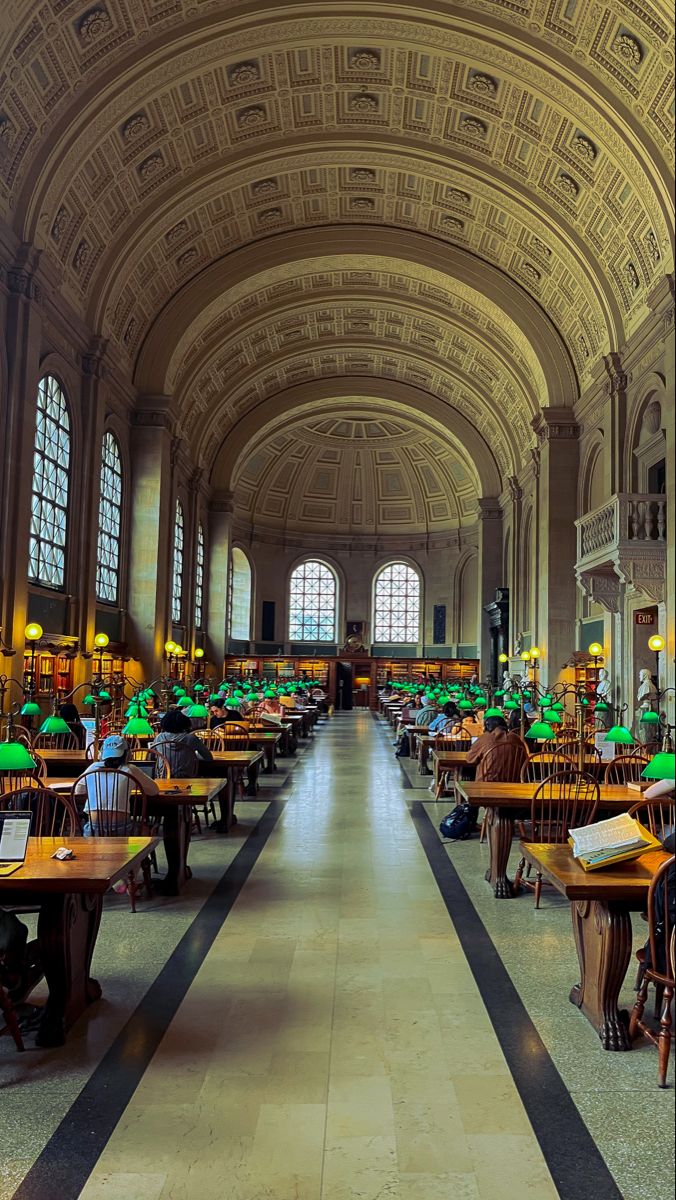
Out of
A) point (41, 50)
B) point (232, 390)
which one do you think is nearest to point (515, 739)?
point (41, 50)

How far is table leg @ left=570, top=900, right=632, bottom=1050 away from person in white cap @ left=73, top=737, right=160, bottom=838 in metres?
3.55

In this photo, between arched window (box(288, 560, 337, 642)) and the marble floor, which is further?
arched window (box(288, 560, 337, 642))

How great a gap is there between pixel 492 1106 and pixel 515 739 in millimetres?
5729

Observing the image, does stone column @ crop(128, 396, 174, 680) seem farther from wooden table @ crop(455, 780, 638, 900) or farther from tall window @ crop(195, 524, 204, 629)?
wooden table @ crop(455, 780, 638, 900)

=======

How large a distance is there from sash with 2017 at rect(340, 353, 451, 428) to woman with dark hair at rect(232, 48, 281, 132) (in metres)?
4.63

=======

> WHAT TO PRODUCE:
Gather every line of the material above that contains the word "wooden", and copy each of those lines in full.

> RESPONSE TO THE EXERCISE:
Observing the image, does stone column @ crop(128, 396, 174, 680) seem farther from wooden table @ crop(455, 780, 638, 900) or farther from tall window @ crop(195, 524, 204, 629)?
wooden table @ crop(455, 780, 638, 900)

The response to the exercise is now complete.